Работая над этой книгой, я невольно задавался вопросом: почему пишу ее с таким опозданием? Почему только сейчас? Ведь еще двадцать лет назад были живы родственники, которых можно было расспросить о ее героях.
Но писать ее тогда в голову не приходило.
Речь в книге о дяде моей матери Николае Павловиче Чаплине, его брате – моем деде Сергее Павловиче Чаплине, их друзьях и, главное, времени, на которое пришлись их короткие, трагически оборвавшиеся жизни. О времени события, величественно называвшегося в советские времена «Великой Октябрьской социалистической революцией», а теперь снисходительно именуемого в России «большевистским переворотом». Оно наполнило смыслом жизнь целого поколения; от его имени расправились с большинством из них.
В раннем детстве о них говорили шепотом; долгие годы толком не знали даже, живы они или нет. На запросы родственников при Сталине отвечали «как полагалось» – про расстрелянных говорили: «они получили “десять лет без права переписки”»; про погибших в лагерях (от непосильного труда, голода, холода, расстрелянных), что те умерли… от первых попавшихся болезней. Лишний раз переспрашивать никто не решался – так и самому недолго было стать «врагом народа».
Когда после смерти Сталина началась реабилитация, героев этой книги, как и сотни тысяч других жертв культа личности, оправдали «за отсутствием состава преступления» (некоторых еще до тайного доклада Никиты Хрущева на ХХ съезде КПСС). А Николая Чаплина даже посмертно восстановили в партии.
Еще через несколько лет, 12 апреля 1961 года, директор ленинградской школы торжественно призвал меня гордиться родственниками, которые внесли вклад в победу Октябрьской революции. Но запомнился тот день другим – в космос полетел Юрий Гагарин.

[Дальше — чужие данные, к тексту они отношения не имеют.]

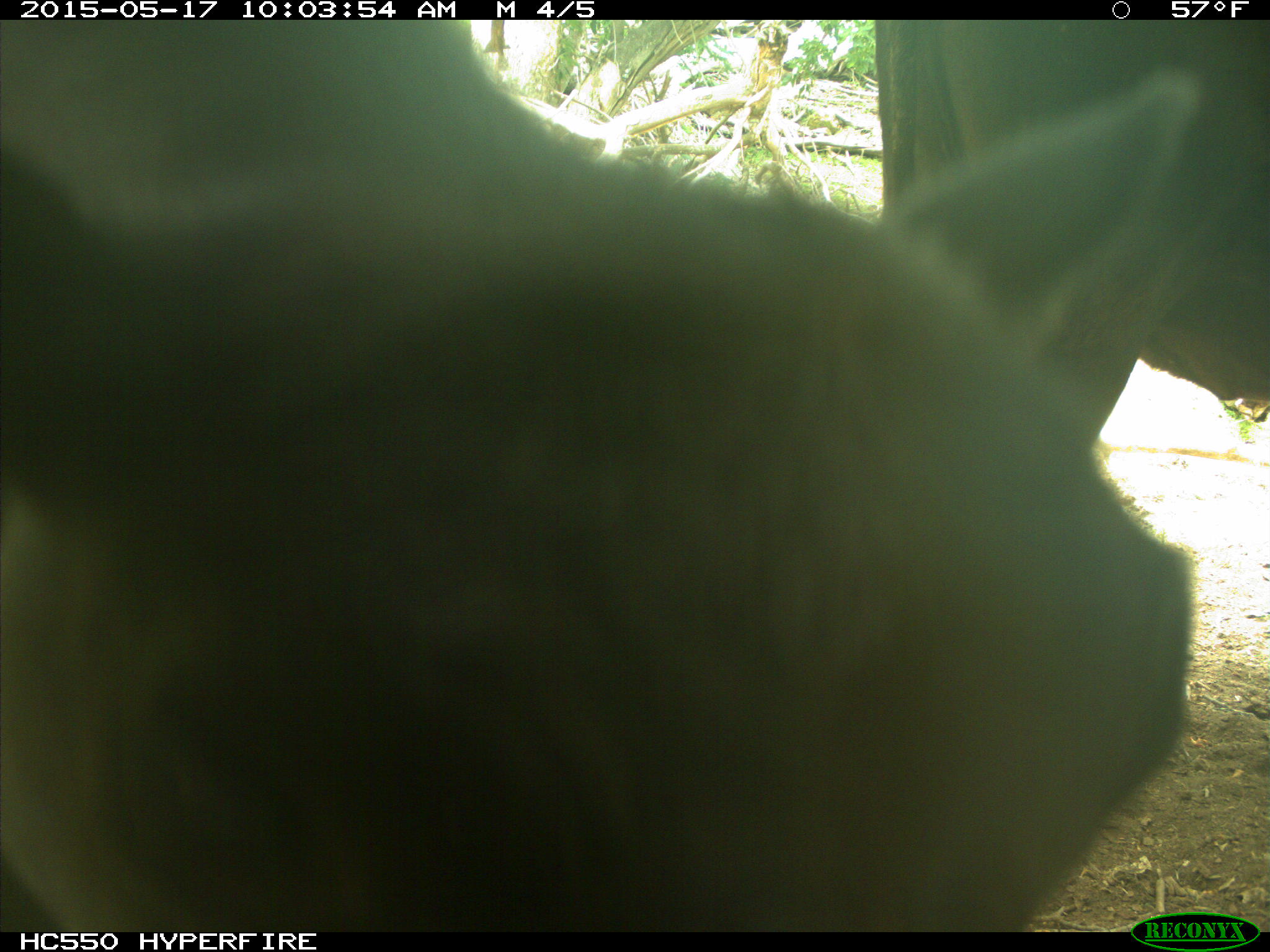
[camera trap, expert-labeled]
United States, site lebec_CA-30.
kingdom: Animalia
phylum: Chordata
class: Mammalia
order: Artiodactyla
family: Bovidae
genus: Bos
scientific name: Bos taurus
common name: domestic cow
Bos taurus (domestic cow).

Дети часто чувствуют фальшь интуитивно, не умея объяснить, в чем именно она состоит. Гордиться теми, от кого еще недавно шарахались как от прокаженных, не получалось. Тем более что во время оттепели канонизировалась только их жизнь – о том, как и почему они погибли, упоминать по-прежнему запрещалось.
Ни в школе, ни на философском факультете МГУ я не вступал в комсомол – организацию, одним из основателей которой был мой двоюродный дед.

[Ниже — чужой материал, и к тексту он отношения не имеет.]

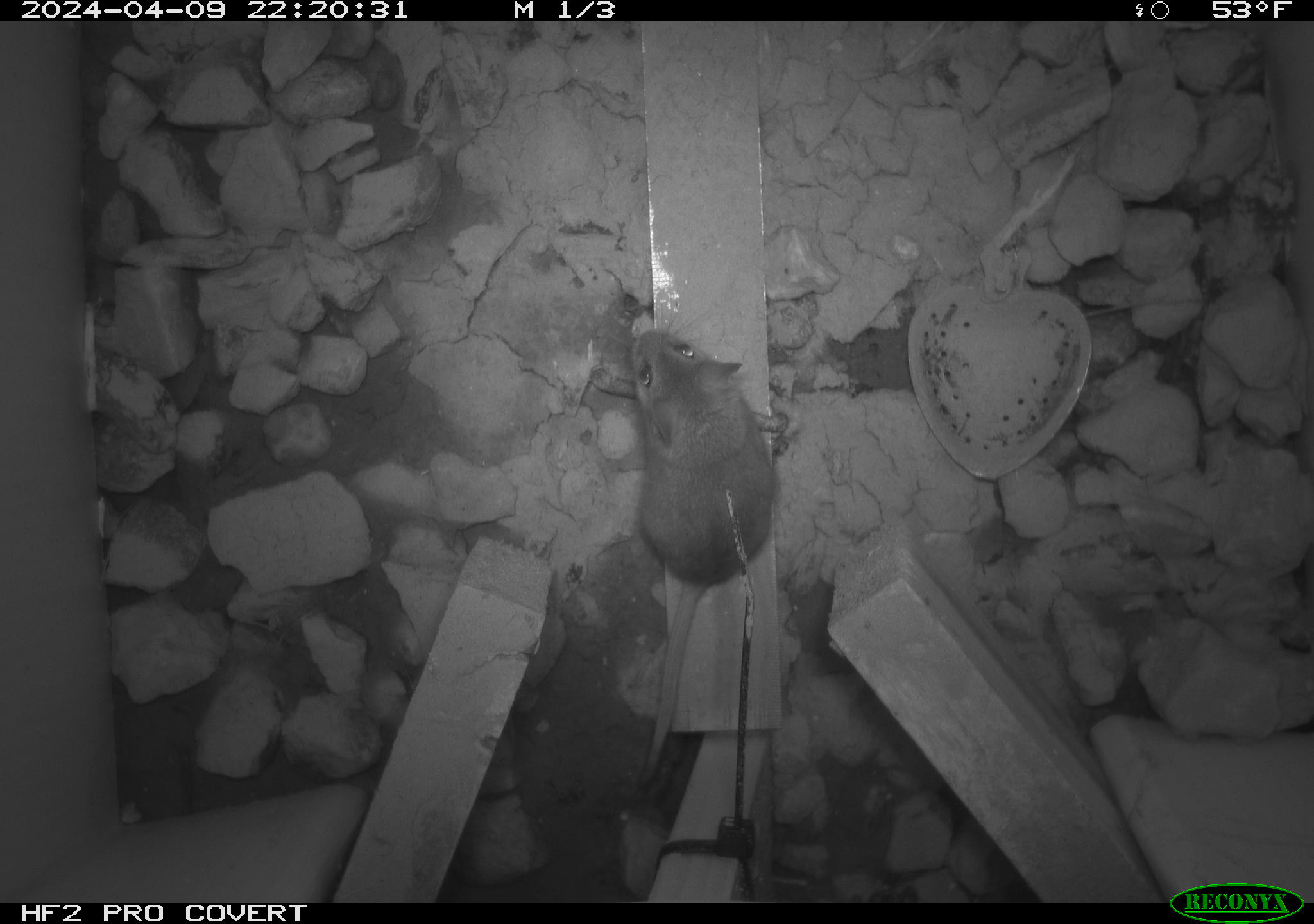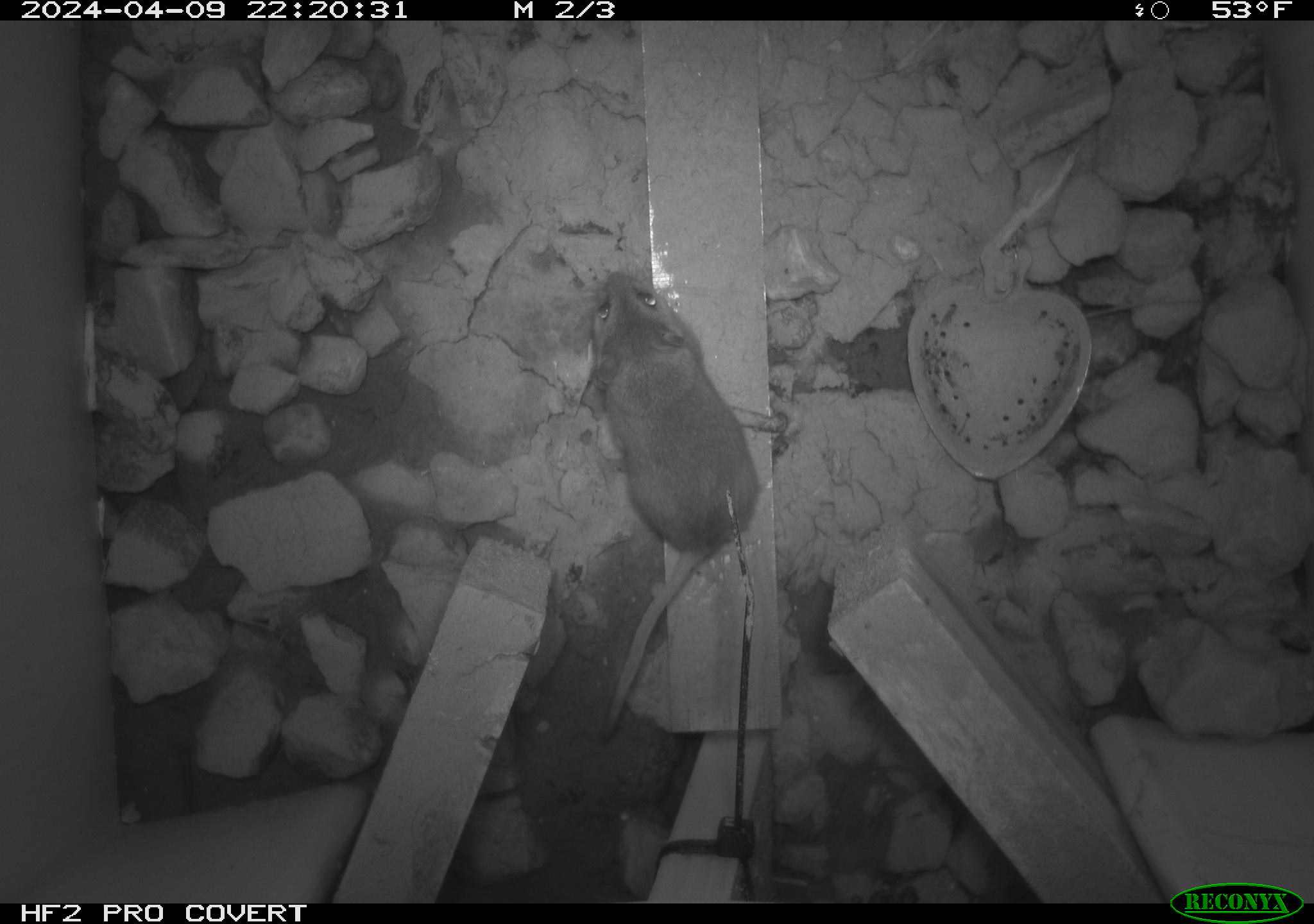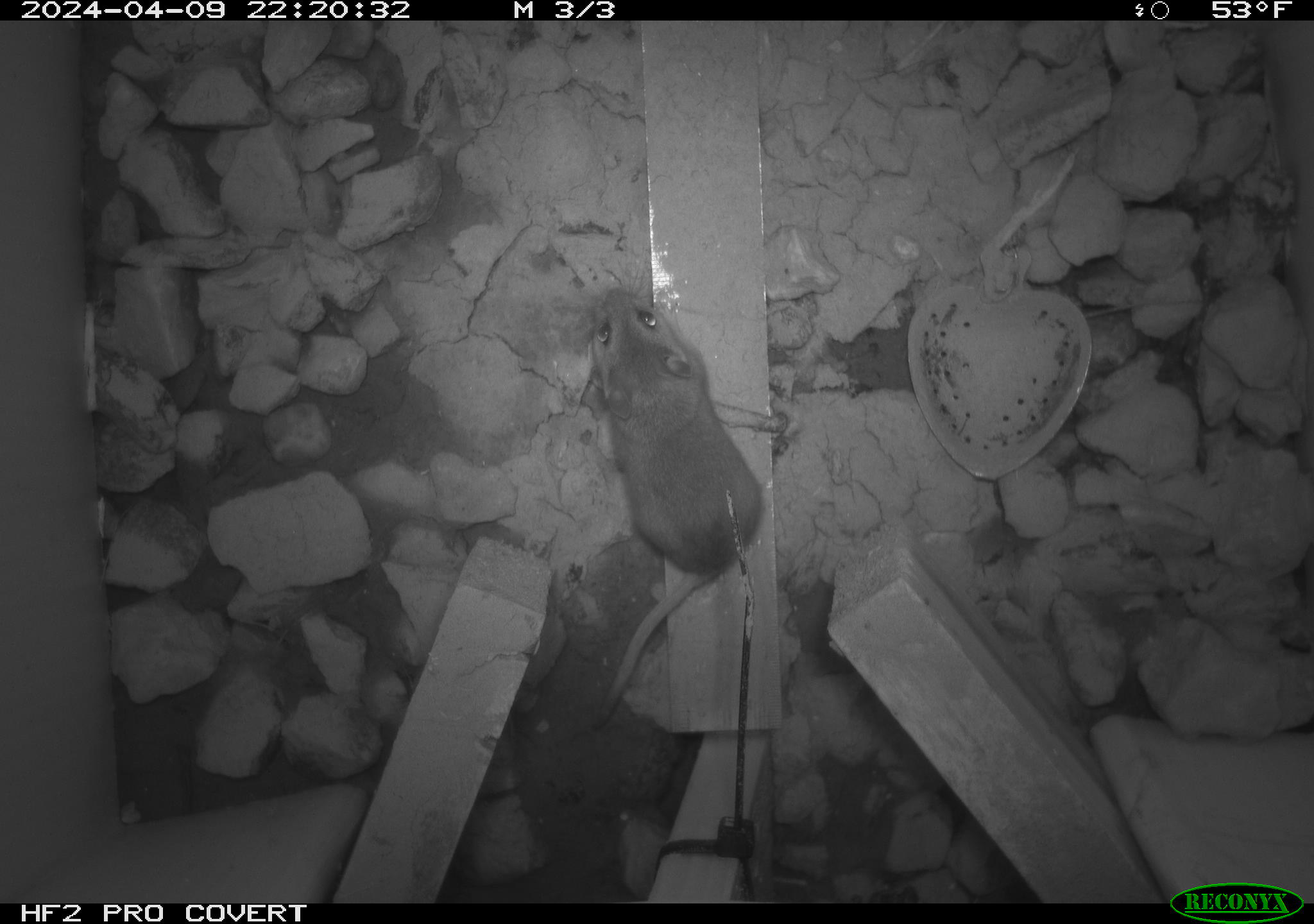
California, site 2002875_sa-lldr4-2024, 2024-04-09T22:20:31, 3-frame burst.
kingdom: Animalia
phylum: Chordata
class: Mammalia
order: Rodentia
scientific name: Rodentia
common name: rodent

Вообще заниматься историей КПСС, истматом или научным коммунизмом считалось у гуманитариев моего поколения признаком профессиональной несостоятельности и сулило разве что (хорошо оплачиваемую, но в интеллектуальном отношении третьестепенную) карьеру советского или партийного работника. В те времена действовало негласное правило: не вторгаться в контролируемую партией идеологическую сферу. Все, к чему прикасалась идеология, автоматически вызывало отторжение у тех, кто хотел заниматься наукой. Их привлекали логика, история философии, эстетика, современная западная философия. Тогда многие искали спасения в деполитизации, и я не был исключением: занимался влиянием философии Руссо на структурную антропологию Клода Леви-Стросса, потом писал о Мишеле Фуко, Жиле Делезе, Ролане Барте, Жаке Деррида, Теодоре Адорно, Вальтере Беньямине, Мартине Хайдеггере, Карле Ясперсе.

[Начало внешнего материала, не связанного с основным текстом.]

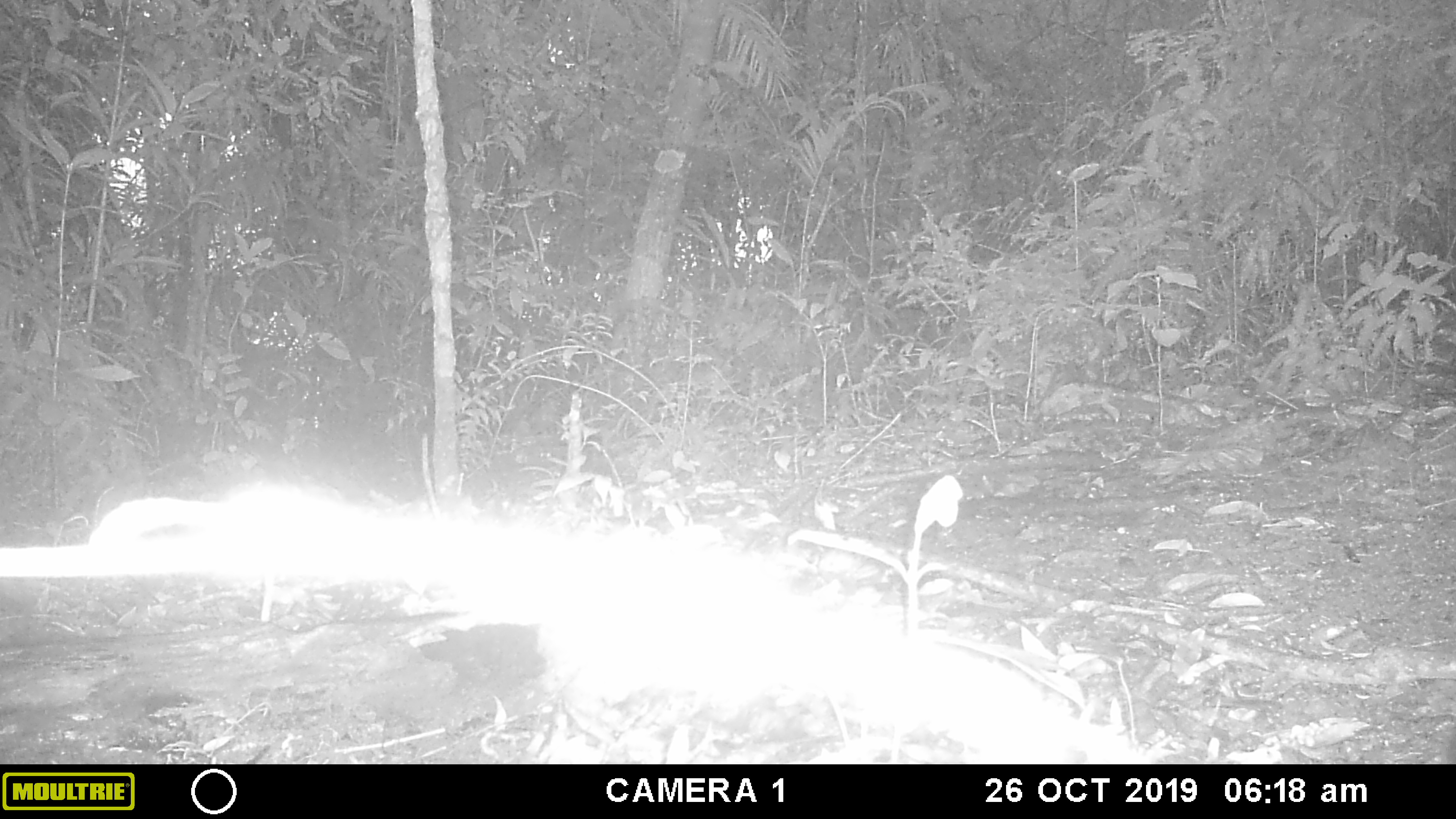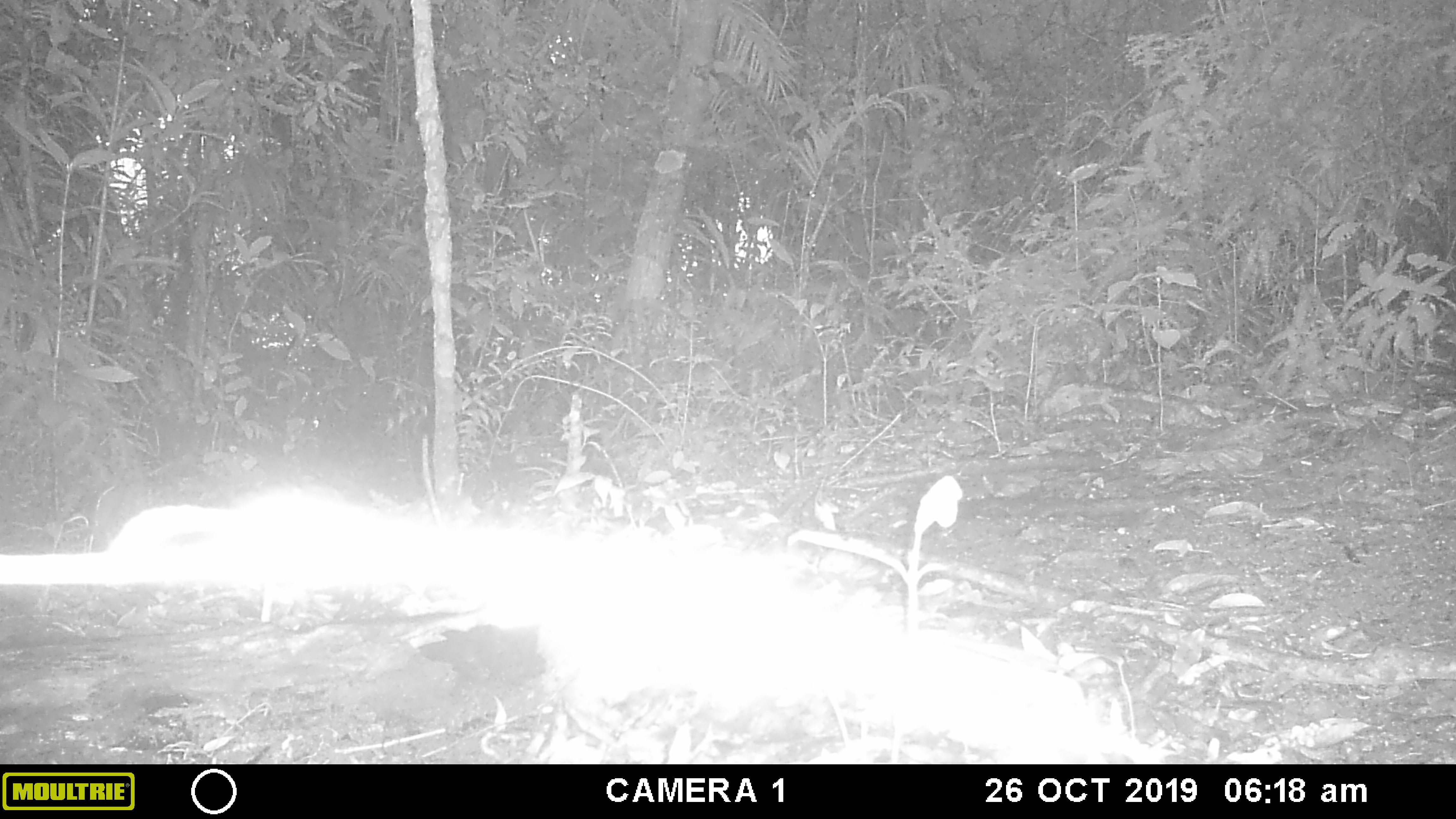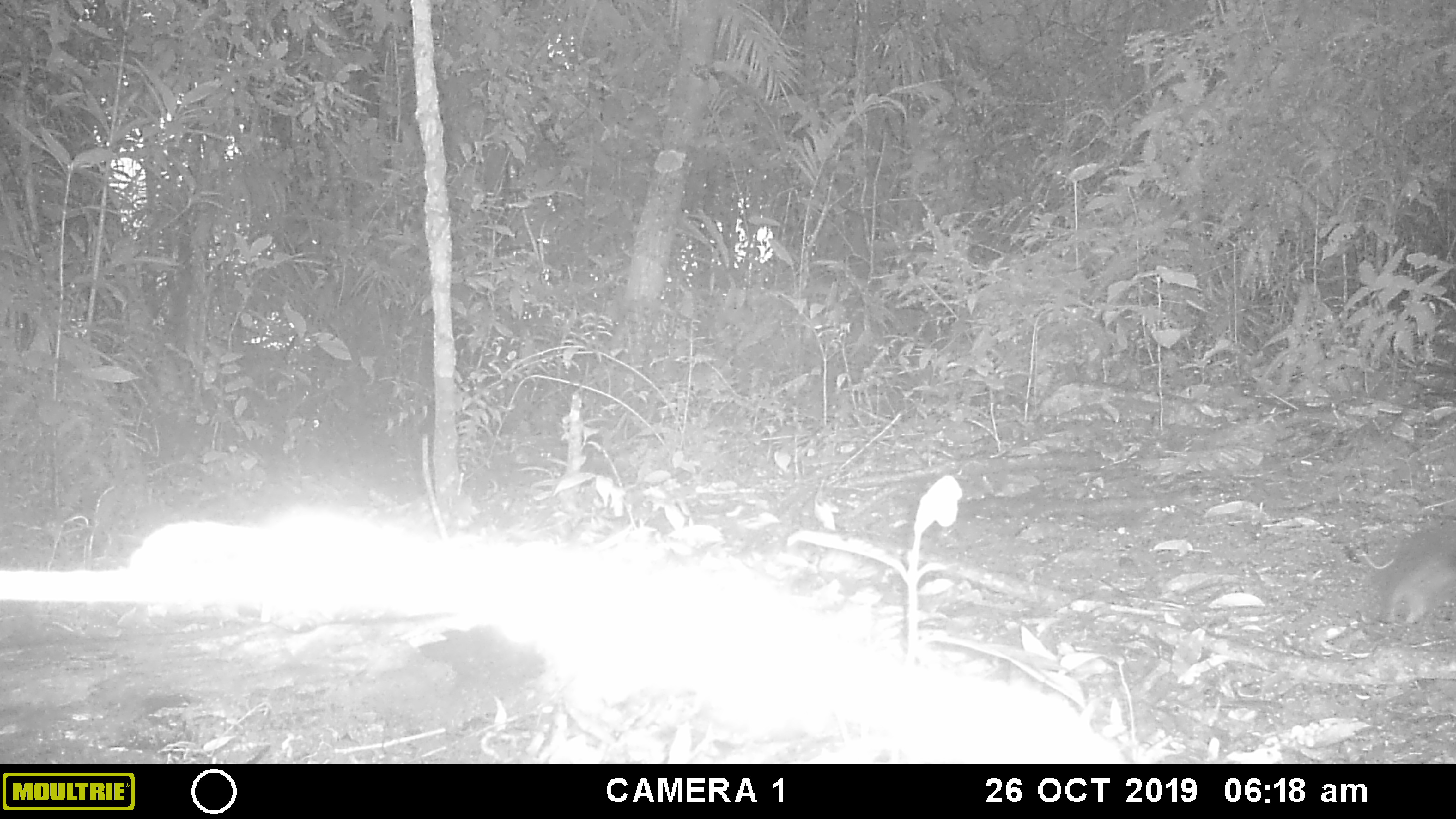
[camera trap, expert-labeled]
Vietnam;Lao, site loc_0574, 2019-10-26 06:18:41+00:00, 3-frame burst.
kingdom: Animalia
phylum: Chordata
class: Mammalia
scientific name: Mammalia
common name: mammal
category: unidentified small mammal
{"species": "unidentified small mammal (mammal) (Mammalia)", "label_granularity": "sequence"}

Редкие попытки говорить с выжившими родственниками о причинах Большого террора были безуспешны, наталкивались на стену молчания. Прикасаться к еще слишком свежим ранам никто не позволял.
На излете перестройки у моей мамы появилась возможность ознакомиться с ленинградским и колымским делами ее отца. В «Огоньке» в 1988 году появился рассказ Георгия Жженова «Саночки», в 1989 году «Ленинградская правда» посвятила Сергею Чаплину три объемистые статьи. Но тогда все это казалось безвозвратно ушедшим прошлым. Тем более, что упал железный занавес, появились возможности диалога с западной философией, от которой мы были оторваны три четверти века.